A 13 de setembro, o Pleno Geral e Núcleos do Conselho Fiscal lançou um parecer no qual relembrou que a Comissão de Acompanhamento não possui poder decisório e que a sua atuação é consultiva e informativa. Alexandre Gomes, presidente do Conselho Fiscal, explicou que a discussão teve por base o parecer que não foi “nem favorável nem desfavorável” ao advogado da AAC, mas que ofereceu alguns pontos essenciais ao debate.
Alexandre Gomes confessou, ainda, que a decisão do Conselho Fiscal foi partilhada antes do parecer oficial ser lançado. O documento, divulgado a 5 de outubro, que considerou os recursos da Comissão de Acompanhamento “improcedentes” foi público antes da data, mas não publicado.

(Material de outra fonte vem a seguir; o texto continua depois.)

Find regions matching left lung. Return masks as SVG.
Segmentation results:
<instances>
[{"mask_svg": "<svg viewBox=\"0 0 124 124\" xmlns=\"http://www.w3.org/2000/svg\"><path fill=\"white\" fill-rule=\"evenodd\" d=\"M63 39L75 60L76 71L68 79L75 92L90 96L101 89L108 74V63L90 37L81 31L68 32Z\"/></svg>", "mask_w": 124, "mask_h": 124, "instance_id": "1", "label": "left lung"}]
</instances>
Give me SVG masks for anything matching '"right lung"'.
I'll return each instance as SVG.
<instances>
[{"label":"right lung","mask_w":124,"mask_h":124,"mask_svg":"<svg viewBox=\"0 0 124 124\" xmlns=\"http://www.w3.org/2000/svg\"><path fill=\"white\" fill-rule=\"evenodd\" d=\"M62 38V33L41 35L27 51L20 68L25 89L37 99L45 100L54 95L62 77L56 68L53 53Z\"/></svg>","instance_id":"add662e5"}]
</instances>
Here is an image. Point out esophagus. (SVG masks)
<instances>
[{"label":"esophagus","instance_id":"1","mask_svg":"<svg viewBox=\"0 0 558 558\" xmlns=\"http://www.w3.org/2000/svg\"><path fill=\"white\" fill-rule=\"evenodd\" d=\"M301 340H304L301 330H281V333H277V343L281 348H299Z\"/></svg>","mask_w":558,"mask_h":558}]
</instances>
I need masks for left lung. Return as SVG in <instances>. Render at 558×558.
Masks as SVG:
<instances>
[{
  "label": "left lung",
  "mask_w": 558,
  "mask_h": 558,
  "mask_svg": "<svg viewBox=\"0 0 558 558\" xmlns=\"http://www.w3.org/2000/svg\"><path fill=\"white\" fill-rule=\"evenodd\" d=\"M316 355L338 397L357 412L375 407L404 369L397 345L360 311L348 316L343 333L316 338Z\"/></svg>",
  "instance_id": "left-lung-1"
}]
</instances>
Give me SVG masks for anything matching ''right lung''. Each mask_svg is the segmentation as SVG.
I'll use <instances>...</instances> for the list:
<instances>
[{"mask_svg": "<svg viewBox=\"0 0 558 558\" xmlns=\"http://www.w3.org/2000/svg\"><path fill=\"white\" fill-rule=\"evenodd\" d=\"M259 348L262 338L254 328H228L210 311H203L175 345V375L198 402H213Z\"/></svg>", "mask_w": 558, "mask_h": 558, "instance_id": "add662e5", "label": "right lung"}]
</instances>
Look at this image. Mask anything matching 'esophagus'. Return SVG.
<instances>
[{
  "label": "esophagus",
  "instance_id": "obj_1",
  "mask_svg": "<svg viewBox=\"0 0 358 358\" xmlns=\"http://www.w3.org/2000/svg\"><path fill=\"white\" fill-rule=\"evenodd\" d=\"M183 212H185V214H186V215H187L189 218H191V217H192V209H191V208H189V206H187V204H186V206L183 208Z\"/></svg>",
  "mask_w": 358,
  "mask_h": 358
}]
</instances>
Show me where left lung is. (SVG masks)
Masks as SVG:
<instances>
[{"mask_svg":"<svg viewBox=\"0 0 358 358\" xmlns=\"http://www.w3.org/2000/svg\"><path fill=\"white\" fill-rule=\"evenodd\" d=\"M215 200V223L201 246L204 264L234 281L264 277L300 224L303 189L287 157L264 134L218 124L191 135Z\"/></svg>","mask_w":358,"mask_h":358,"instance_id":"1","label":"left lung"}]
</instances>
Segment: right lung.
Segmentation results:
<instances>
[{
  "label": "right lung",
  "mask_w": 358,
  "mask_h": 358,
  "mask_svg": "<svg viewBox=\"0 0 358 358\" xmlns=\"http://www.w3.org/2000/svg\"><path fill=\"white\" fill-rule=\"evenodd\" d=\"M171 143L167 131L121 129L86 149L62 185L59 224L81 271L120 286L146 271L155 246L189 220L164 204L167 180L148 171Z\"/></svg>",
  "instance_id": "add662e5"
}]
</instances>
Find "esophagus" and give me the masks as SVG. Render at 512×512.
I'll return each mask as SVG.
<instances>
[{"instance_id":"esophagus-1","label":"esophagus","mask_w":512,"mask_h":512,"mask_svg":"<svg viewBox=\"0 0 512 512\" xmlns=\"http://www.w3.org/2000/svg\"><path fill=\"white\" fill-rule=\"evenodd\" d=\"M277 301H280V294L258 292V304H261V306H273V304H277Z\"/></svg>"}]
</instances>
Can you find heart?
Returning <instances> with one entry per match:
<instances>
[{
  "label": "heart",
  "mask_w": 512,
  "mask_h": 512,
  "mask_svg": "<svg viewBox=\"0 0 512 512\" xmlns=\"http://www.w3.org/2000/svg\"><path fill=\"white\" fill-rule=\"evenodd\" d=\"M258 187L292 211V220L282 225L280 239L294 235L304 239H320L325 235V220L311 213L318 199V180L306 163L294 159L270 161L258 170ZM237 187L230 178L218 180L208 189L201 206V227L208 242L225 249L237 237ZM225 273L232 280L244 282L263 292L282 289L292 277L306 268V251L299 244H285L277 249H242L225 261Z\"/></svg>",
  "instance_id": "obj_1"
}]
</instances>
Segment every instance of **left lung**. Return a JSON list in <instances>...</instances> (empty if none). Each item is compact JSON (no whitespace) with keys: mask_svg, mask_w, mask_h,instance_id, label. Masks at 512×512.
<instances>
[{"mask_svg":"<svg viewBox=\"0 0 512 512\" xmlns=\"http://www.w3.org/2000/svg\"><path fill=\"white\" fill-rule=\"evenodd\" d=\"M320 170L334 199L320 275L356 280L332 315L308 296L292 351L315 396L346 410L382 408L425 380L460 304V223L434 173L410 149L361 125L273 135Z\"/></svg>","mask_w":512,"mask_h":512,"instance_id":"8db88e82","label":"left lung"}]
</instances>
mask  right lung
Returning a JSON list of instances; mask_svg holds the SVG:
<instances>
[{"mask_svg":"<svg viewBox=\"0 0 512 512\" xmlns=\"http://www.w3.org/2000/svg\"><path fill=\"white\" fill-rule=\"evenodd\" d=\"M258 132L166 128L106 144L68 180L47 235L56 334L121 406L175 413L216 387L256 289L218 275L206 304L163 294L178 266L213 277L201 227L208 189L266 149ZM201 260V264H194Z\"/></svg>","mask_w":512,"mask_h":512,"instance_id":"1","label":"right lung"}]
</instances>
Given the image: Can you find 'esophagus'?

Entretanto a antecipação parecia já ter tomado conta da Academia. Tanto os membros da Comissão da Acompanhamento, como do Conselho Fiscal consideraram a publicação do Caderno de Requisitos precipitada. Pedro Monteiro relembrou que é o Conselho Fiscal que faz a interpretação de impedimentos ou de prazos estatutários.
O presidente do Conselho Fiscal partilha de uma opinião semelhante.
Como referido anteriormente, a 5 de outubro, o Conselho Fiscal lançou a Resposta ao Recurso da Comissão de Acompanhamento, a qual relata que o órgão reuniu em sede de plenário no dia 21 de setembro com o intuito de avaliar e votar a resposta aos pedidos de recurso. Após a votação, o recurso foi considerado improcedente e o cronómetro do número de mandatos do coordenador geral da Queima das Fitas voltou, oficialmente, à estaca zero. Um dia depois da discussão, Carlos Missel foi reeleito.
Pedro Monteiro, da Comissão de Acompanhamento, explicou que a questão transcende o concurso para coordenação da Queima das Fitas. O académico salientou que o somatório de quatro mandatos não entra em vigor com os Novos Estatutos, mas sim quando percorrerem quatro anos cumulativos, ou seja, em 2028.
De acordo com o Caderno de Requisitos da Queima das Fitas, qualquer pessoa que tenha entre 23 a 50 anos de idade, experiência prévia em Comissões Organizadores de Festas Académicas ou equivalentes e comunicação eficiente em Português e Inglês, pode-se candidatar aos cargos de Coordenador-Geral e Vice Coordenador-Geral da festa. No entanto, sem competição à vista, Carlos Missel foi o único candidato ao cargo e o académico André Peixoto foi nomeado o seu braço direito.
Presentes os factos e com eleições para a Direção-Geral da Academia por vir, resta saber se as caras vão mudar, ou se os novos Estatutos apenas serviram para reorganizar as cartas que já estavam no baralho.